Word for word, please copy the line containing "Etiqueta rosada del" and all lines after it in the entries below, and only those, leaving every picture out.

··· RECORDS

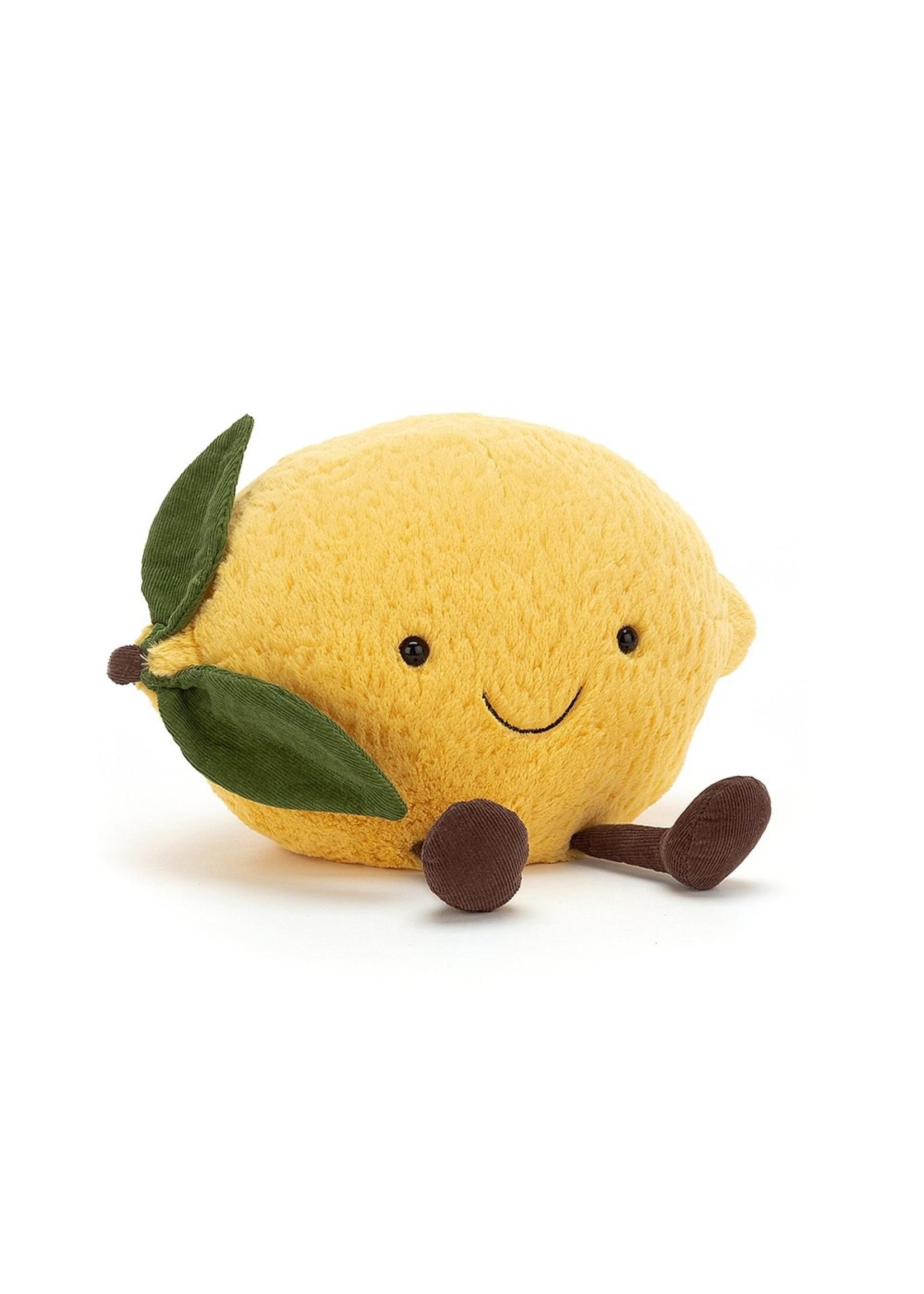 Jellycat Peluche Citron  - Grand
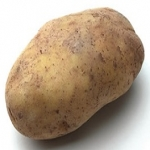 I will send someone a potato with your message on it anonymously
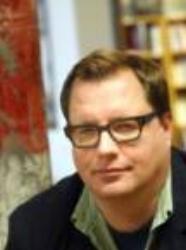 James Cihlar.jpg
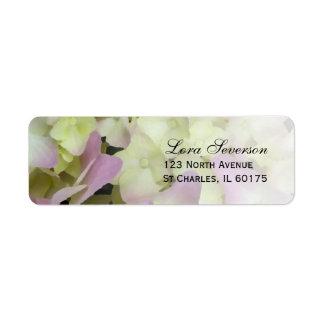 Etiqueta rosada del remite del Hydrangea Etiqueta De Remite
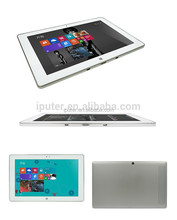 alibaba hot now cheap 10inch tablet pc windows mini pc /netbook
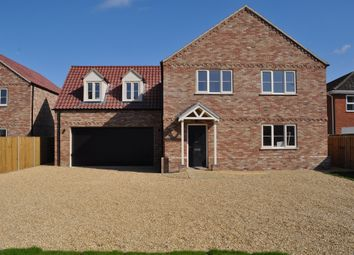 Thumbnail 5 bed detached house for sale in Smeeth Road, Marshland St. James, Wisbech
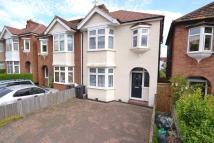 semi detached house in Malden Hill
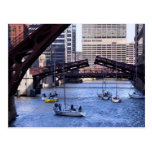 Sailing the Chicago River Postcard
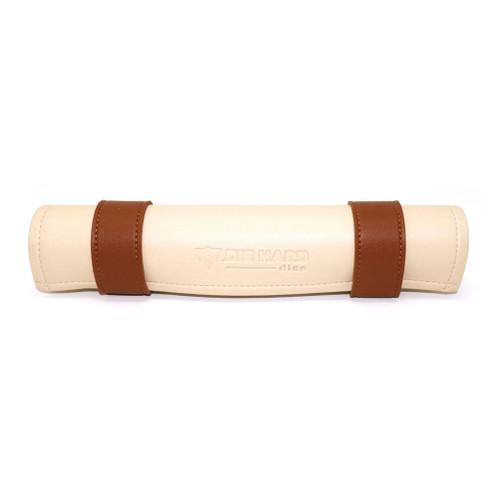 parchment dice scroll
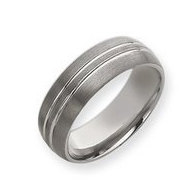 Tungsten Double Grooved 8mm Brushed and Polished Wedding Band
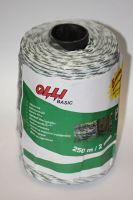 Zeleno-bílý provázek Olli BASIC Line 2 mm/250 m pro elektrický ohradník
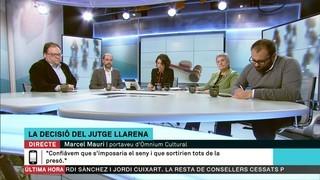 """Marcel Mauri, portaveu d'Òmnium Cultural: """"Confiàvem que s'imposaria el seny i que sortirien tots de la presó"""""""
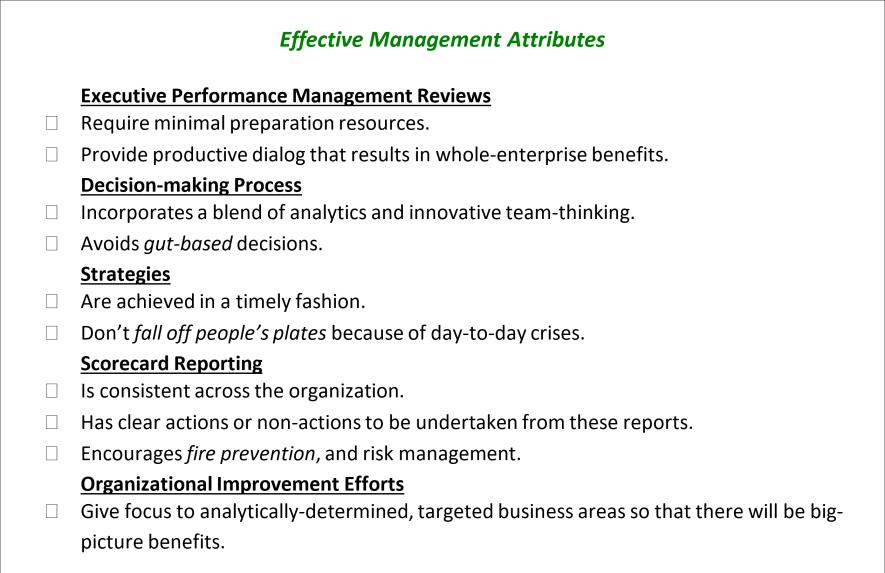 Effective Management Attributes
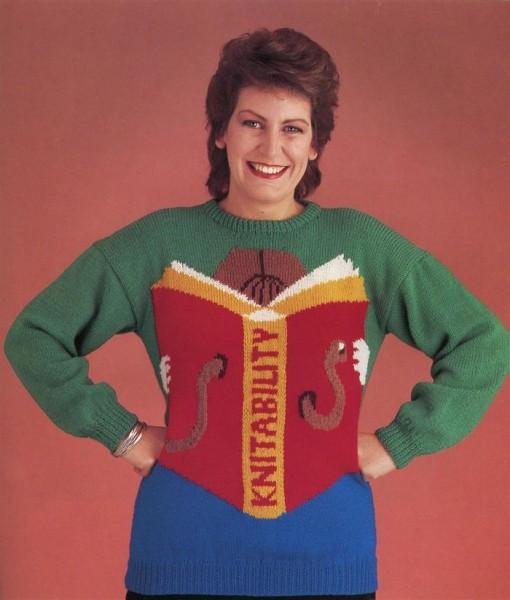 80s-knitted-sweater-fashion-wit-knits-5-5821901e1c4b6__700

······

-- EXPECTED OUTPUT --
 Etiqueta rosada del remite del Hydrangea Etiqueta De Remite
 alibaba hot now cheap 10inch tablet pc windows mini pc /netbook
 Thumbnail 5 bed detached house for sale in Smeeth Road, Marshland St. James, Wisbech
 semi detached house in Malden Hill
 Sailing the Chicago River Postcard
 parchment dice scroll
 Tungsten Double Grooved 8mm Brushed and Polished Wedding Band
 Zeleno-bílý provázek Olli BASIC Line 2 mm/250 m pro elektrický ohradník
 """Marcel Mauri, portaveu d'Òmnium Cultural: """"Confiàvem que s'imposaria el seny i que sortirien tots de la presó"""""""
 Effective Management Attributes
 80s-knitted-sweater-fashion-wit-knits-5-5821901e1c4b6__700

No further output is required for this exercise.